Not far under the surface of Trump's candidacy lurks a powerful current of Internet conspiracy theory that's a good two or three degrees loonier than even the most far-out Tea Party paranoia. Gone are the salad days when red-staters merely worried about Barack Obama inviting UN tanks to mass on the borders of Lubbock.

Trump supporters have gone next-level, obsessed with gooney-bird fantasies about "white genocide," a global plan to exterminate white people by sending waves of third-world immigrants across American and European borders to settle and intermarry.

The white-power nerds pushing this stuff don't like the term RINO (Republican In Name Only) and prefer "cuckservative," a term that's a mix of "cuckold" and "conservative." Cuck is also a porn term that refers to a white guy who gets off on watching his wife take it from (usually) a black man. A cuck is therefore a kind of desexualized race traitor.

So you can see why the Internet lights up when Donald Trump tosses Jorge Ramos from a presser and tells him "mine's bigger than yours" (Trump was referring to his heart, but again, whatever). All of Trump's constant bragging about his money and his poll numbers and his virility speak directly to this surprisingly vibrant middle American fantasy about a castrated white America struggling to re-grow its mojo.

Republicans won middle American votes for years by taking advantage of the fact that their voters didn't know the difference between an elitist and the actual elite, between a snob and an oligarch. They made sure their voters' idea of an elitist was Sean Penn hanging out with Hugo Chavez, instead of a Wall Street bank financing the construction of Chinese factories.

Trump similarly is scoring points with voters who don't know the difference between feeling sorry for themselves and actually being victims. We live in a society that is changing for a lot of reasons, and some of those changes feel annoying to certain kinds of people, particularly older white folks who don't like language-policing and other aspects of political correctness.

But as basketball star turned pundit Kareem Abdul-Jabbar pointed out earlier this week, PC isn't a new thing, or even a thing at all. It's just an "emotional challenge every generation has had to go through." We get older, our kids correct our bad habits, it happens.

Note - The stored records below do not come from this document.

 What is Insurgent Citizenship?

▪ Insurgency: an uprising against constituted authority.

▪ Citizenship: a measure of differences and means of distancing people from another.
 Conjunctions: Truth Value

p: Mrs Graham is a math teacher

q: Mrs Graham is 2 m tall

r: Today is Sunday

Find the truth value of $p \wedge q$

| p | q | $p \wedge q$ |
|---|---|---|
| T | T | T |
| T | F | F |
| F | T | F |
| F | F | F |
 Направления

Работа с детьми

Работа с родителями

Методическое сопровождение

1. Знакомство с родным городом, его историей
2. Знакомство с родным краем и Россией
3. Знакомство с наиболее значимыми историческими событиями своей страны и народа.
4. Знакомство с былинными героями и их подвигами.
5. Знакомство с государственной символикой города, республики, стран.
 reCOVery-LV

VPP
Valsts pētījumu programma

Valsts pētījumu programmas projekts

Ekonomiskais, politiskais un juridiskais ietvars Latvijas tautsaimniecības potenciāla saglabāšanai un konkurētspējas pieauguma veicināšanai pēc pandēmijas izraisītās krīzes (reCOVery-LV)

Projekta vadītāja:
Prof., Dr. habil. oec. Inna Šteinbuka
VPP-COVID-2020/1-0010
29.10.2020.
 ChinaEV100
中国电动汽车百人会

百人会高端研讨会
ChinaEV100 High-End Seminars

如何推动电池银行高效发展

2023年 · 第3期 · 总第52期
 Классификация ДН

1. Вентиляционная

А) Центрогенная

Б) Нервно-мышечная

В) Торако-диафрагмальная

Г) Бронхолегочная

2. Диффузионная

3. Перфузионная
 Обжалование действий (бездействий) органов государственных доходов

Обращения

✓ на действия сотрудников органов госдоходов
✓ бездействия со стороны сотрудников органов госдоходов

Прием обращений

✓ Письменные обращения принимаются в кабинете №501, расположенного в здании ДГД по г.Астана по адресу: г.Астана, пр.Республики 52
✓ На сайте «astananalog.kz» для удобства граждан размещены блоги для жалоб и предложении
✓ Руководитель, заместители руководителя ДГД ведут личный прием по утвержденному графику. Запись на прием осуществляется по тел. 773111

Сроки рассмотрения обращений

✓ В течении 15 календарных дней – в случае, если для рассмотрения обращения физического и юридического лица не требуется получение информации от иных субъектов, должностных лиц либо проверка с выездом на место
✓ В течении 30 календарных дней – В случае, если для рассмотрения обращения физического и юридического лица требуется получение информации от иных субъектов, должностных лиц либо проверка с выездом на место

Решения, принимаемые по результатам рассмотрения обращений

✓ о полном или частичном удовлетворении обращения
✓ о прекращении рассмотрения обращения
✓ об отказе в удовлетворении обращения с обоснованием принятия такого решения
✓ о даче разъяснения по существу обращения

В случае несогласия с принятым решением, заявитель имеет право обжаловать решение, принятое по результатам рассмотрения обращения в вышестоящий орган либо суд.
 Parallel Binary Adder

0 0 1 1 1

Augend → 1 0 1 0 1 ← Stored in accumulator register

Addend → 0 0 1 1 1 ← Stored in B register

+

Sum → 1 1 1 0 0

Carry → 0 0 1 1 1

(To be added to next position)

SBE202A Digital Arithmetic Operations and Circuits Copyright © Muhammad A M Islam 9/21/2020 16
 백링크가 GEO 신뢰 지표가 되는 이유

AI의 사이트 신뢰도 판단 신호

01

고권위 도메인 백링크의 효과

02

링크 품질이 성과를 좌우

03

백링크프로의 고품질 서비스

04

Not to Trump's supporters. They've turned some minor cultural changes into a vast conspiracy of white victimhood. They're eating up Trump's "Make America Great Again" theme (which one supporter hilariously explained must be his true goal, because "it's on his hat"), because it's a fantasy tale of a once-great culture ruined by an invasion of mongrel criminals.

For reasons that are, again, obvious to everyone but Republican voters, this "woe is us" narrative is never to fly with the rest of the country, including especially (one imagines) the nonwhite population. Few sane people are going to waste a vote on a sob story about how rough things have gotten for white people. But Trump supporters are clinging to this fantasy far more fiercely than red-state voters were ever clinging to guns or religion.

That leaves us facing a future in which national elections will no longer be decided by ideas, but by numbers. It will be a turnout battle between people who believe in a multicultural vision for the country, and those who don't.

Every other issue, from taxes to surveillance to war to jobs to education, will take a distant back seat to this ongoing, moronic referendum on white victimhood. And there's nothing any of us can do about it except wait it out, and wonder if our politics only gets dumber from here.